Triple H's WWE Vs. Tony Khan's AEW: Which Is Better?
5. Match Quality
This is a subjective take, but the core objective of professional wrestling - and the barometer of the effective application of crowd psychology - is to make the crowd make noise. Pat Patterson, match layout genius, measured his own success in this regard with a certain catchphrase; if the fans were to "go banana", they went crazy in their response to the way in which the drama was built.
They don't really go banana on Raw, do they?
They mostly sit there like they're respectfully observing a stately procession. Why is that? Technically, a lot of the wrestling on TV is accomplished. A lot of it is very good; Seth Rollins has evolved into the tactical vet role wonderfully, Chad Gable would walk into any fashionable puro league and instantly be one of the best wrestlers in it, and Asuka and IYO SKY have often teased what might be the best women’s match held in the States all year, were Triple H to actually book a singles.

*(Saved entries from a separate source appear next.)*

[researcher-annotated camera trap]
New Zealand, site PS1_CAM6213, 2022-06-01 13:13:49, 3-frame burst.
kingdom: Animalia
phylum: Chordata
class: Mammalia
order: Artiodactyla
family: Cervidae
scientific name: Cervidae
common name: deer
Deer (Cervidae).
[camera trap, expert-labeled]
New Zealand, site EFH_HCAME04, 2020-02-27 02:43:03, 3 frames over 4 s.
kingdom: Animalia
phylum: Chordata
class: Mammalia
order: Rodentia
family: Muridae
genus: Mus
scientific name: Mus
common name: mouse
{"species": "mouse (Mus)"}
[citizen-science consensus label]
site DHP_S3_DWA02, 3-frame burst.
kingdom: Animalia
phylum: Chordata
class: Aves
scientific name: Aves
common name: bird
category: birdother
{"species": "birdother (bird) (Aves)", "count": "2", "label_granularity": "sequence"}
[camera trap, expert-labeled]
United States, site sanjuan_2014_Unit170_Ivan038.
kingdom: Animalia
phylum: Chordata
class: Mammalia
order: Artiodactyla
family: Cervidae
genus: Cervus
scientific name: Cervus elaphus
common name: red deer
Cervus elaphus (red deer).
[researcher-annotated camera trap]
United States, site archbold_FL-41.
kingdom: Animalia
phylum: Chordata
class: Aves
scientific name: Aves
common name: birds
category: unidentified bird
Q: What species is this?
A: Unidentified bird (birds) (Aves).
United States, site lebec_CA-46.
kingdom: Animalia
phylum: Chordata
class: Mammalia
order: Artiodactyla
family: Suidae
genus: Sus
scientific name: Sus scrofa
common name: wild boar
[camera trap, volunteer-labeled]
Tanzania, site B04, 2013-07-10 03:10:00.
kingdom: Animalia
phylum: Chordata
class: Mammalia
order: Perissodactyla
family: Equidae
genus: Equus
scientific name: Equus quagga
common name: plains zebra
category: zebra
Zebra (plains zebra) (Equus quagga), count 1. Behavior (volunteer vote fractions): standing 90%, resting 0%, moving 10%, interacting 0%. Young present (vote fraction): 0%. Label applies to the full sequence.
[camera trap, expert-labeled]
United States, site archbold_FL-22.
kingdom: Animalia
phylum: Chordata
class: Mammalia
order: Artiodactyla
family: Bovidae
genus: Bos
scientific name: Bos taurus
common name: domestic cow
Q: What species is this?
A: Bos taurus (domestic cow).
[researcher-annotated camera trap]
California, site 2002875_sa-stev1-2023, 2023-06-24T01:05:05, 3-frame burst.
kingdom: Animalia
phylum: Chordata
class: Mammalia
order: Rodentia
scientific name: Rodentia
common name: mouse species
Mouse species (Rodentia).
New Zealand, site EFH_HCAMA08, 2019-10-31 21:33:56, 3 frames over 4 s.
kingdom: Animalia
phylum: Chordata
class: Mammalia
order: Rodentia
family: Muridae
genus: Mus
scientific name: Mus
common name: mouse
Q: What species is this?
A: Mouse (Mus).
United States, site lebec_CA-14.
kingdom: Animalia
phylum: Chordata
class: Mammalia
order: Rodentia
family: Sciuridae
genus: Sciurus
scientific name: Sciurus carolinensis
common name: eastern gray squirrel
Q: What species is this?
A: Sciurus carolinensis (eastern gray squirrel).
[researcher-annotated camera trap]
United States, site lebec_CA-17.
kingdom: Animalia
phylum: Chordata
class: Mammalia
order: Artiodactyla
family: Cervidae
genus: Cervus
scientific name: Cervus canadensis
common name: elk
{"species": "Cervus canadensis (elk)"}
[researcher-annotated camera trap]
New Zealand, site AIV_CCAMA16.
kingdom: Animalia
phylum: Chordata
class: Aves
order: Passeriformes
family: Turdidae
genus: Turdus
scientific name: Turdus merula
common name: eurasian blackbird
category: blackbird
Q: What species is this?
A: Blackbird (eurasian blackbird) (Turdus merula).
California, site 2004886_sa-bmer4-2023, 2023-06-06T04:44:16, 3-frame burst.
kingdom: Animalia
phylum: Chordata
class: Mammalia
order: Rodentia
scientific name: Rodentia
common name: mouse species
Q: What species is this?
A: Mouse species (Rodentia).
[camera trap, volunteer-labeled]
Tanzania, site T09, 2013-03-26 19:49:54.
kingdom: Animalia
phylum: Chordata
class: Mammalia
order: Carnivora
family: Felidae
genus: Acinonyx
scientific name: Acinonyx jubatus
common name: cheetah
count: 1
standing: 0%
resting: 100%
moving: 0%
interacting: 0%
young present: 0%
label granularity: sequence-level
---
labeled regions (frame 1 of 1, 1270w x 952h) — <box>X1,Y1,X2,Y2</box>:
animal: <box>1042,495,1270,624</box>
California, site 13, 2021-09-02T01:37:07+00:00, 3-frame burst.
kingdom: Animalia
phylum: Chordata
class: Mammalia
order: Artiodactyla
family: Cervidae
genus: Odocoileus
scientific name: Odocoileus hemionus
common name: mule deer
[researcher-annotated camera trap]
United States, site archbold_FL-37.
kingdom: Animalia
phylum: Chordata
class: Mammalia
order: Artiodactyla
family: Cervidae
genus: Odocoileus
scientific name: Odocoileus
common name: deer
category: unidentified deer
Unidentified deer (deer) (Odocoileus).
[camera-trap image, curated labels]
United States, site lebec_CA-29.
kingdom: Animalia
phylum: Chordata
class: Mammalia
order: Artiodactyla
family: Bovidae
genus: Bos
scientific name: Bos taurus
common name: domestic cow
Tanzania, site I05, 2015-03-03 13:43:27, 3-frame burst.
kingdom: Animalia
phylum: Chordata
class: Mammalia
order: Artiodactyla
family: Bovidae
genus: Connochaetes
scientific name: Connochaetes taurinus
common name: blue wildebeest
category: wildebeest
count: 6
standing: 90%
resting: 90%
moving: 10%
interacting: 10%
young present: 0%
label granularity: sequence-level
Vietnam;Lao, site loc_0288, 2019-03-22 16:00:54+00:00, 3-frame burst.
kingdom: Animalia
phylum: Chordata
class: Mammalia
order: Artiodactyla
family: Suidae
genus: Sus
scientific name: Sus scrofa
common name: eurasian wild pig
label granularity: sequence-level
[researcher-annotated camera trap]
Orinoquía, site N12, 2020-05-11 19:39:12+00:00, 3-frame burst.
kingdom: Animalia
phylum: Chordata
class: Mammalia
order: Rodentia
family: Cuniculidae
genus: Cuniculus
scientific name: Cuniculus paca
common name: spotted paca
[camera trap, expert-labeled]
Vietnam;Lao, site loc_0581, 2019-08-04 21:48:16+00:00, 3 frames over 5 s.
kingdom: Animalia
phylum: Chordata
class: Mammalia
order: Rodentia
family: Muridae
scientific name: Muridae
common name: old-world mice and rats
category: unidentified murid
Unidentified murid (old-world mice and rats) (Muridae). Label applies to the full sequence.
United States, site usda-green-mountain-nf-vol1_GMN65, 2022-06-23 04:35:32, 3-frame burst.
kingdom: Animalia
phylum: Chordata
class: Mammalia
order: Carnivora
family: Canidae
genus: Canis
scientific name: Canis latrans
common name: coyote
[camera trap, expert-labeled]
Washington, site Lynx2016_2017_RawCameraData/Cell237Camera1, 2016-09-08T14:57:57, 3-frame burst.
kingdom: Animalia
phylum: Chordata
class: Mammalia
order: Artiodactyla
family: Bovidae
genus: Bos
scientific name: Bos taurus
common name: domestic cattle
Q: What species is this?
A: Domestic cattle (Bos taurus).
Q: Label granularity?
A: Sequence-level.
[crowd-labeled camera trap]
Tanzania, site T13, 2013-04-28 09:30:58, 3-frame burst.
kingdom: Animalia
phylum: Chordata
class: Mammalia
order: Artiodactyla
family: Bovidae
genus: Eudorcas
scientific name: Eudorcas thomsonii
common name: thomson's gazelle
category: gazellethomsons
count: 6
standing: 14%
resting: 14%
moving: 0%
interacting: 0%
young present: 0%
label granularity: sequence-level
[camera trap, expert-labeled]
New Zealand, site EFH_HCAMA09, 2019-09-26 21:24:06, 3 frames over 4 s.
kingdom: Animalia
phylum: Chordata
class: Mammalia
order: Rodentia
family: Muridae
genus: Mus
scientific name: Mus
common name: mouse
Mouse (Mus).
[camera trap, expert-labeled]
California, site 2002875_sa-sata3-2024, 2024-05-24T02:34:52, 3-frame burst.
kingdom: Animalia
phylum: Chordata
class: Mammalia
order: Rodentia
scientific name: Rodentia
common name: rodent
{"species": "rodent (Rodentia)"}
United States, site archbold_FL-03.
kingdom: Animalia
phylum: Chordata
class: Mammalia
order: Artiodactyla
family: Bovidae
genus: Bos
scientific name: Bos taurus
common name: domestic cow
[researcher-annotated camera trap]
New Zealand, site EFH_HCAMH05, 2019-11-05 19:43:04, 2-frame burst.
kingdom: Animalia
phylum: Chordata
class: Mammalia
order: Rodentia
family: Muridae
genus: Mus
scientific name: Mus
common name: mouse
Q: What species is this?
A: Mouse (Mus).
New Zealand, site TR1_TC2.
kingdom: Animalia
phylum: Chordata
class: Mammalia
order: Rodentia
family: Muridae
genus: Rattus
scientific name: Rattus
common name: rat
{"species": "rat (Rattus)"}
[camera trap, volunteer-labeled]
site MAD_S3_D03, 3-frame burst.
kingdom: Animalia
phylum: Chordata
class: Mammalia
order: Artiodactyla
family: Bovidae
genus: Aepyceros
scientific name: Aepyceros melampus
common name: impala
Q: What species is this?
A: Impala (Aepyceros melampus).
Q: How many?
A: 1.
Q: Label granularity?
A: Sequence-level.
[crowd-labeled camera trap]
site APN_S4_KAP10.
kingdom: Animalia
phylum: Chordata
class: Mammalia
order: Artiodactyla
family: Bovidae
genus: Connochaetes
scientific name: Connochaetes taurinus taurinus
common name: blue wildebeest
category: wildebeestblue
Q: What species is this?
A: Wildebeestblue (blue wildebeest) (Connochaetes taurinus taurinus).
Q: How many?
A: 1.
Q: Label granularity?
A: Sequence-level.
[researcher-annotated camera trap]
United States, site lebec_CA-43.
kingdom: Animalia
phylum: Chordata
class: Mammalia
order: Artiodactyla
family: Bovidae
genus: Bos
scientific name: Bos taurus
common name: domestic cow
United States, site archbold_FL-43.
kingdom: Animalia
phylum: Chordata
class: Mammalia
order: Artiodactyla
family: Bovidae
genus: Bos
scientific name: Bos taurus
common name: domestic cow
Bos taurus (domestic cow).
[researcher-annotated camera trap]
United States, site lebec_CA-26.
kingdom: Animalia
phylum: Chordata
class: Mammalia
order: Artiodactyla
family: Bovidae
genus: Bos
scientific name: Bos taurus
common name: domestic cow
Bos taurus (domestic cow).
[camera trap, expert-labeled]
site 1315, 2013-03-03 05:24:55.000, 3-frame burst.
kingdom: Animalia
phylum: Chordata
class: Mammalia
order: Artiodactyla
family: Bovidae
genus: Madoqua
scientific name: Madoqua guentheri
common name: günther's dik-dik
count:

There remains, even post-Vince, a patterned, rote, almost soulless at times quality to it all, even if the old house style doesn't exist in the same way it once did.
AEW is uneven, but amazing and so different at its peak. The controlled, elusive fight feel chaos of Anarchy In The Arena is promoted in parallel with the every-move-has-meaning timeless intricacy of something like Dustin Rhodes Vs. CM Punk. The Trios matches elicit mind-melting doses of adrenaline, and indeed most genres are both accounted for and represented brilliantly.
Something like the strong style war of Chris Jericho Vs. Tomohiro Ishii doesn't happen on WWE TV - and it's a poorer product for it.